Work task:
Could you output each record below exactly as it stands and leave the pictures out?
Start of Supplied information
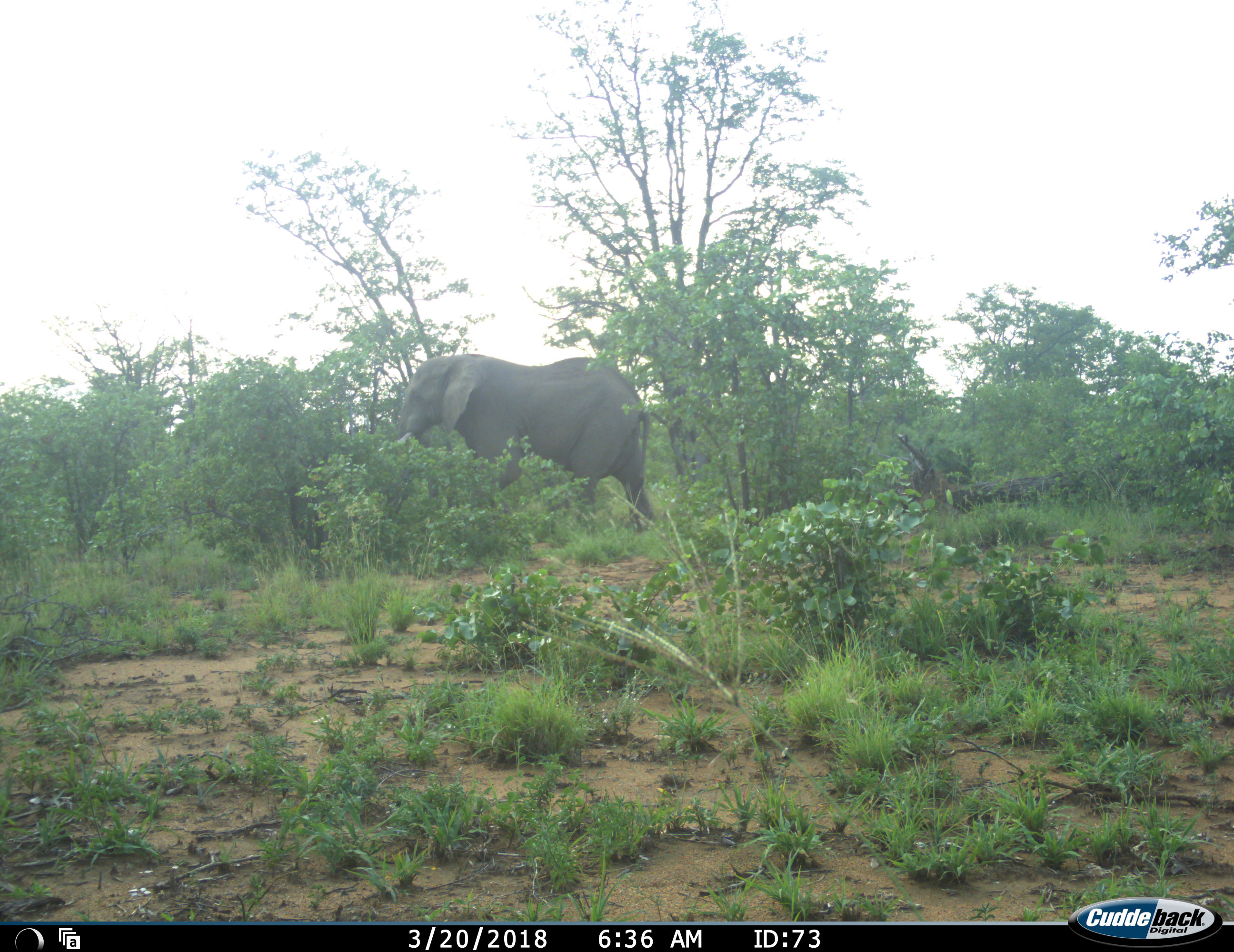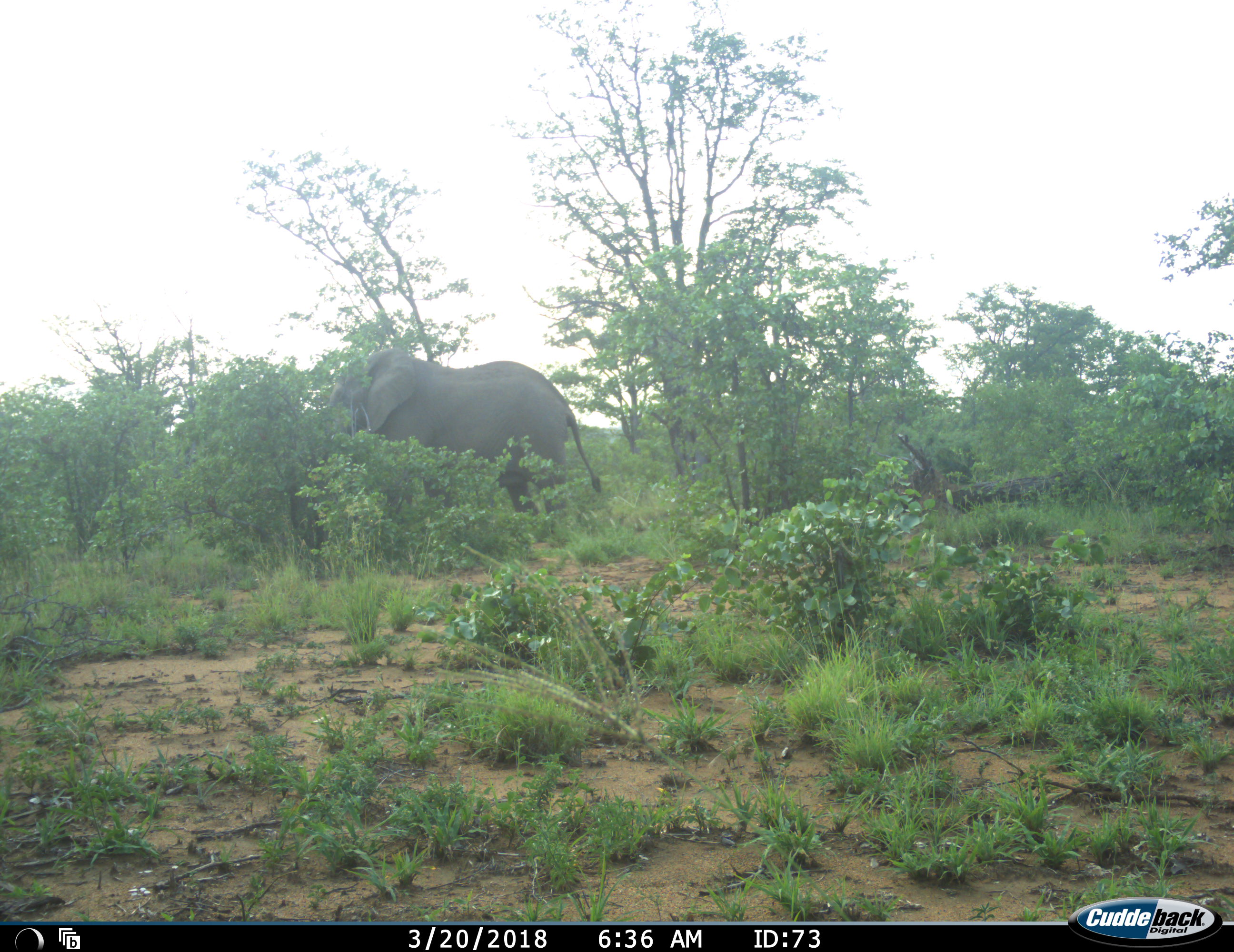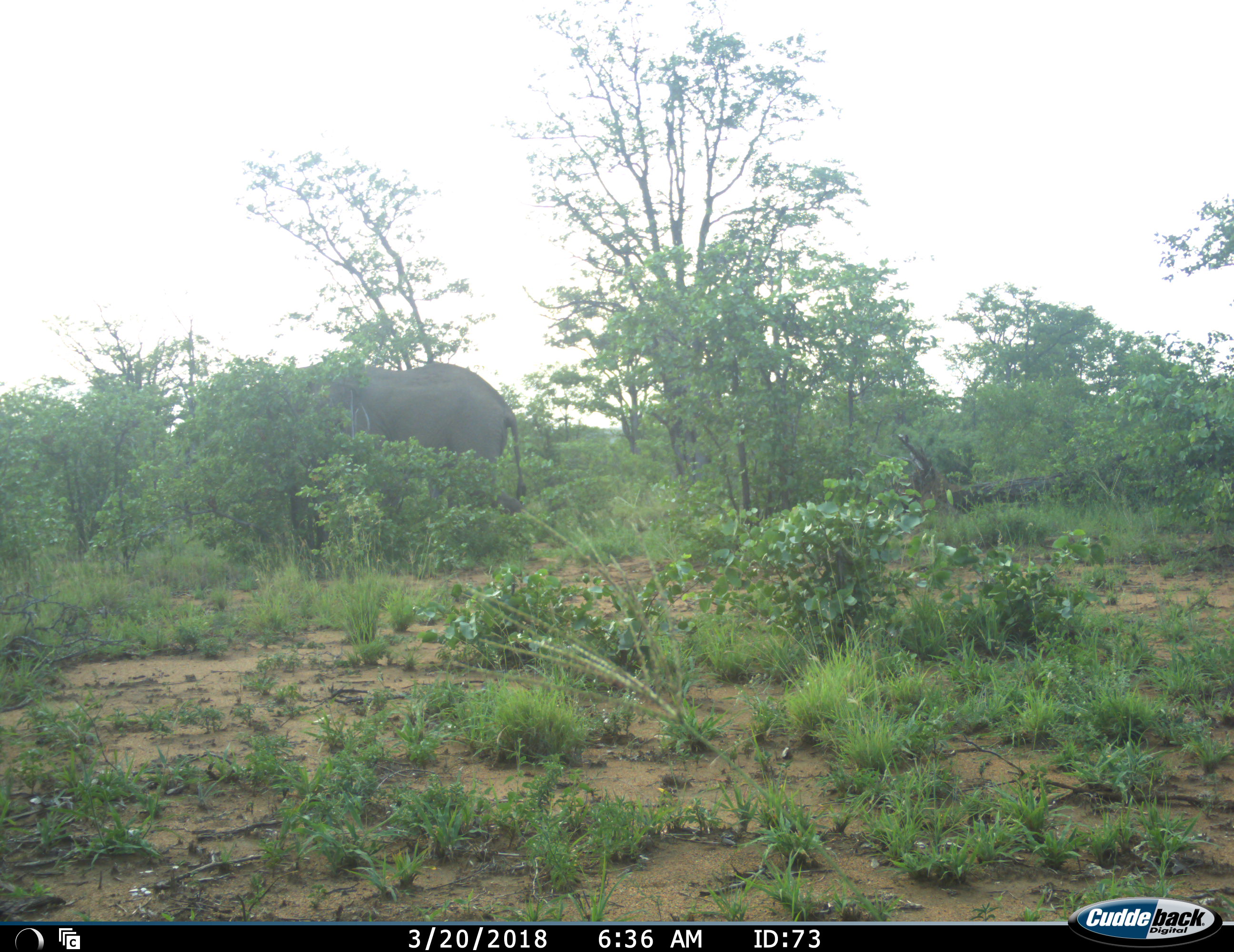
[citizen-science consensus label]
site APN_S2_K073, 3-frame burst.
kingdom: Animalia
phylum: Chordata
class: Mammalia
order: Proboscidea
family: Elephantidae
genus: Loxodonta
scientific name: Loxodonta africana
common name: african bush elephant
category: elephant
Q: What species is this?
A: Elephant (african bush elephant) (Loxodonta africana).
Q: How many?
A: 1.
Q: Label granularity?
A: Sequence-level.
End of Supplied information
Result of this exercise:
[citizen-science consensus label]
site APN_S2_K073, 3-frame burst.
kingdom: Animalia
phylum: Chordata
class: Mammalia
order: Proboscidea
family: Elephantidae
genus: Loxodonta
scientific name: Loxodonta africana
common name: african bush elephant
category: elephant
Q: What species is this?
A: Elephant (african bush elephant) (Loxodonta africana).
Q: How many?
A: 1.
Q: Label granularity?
A: Sequence-level.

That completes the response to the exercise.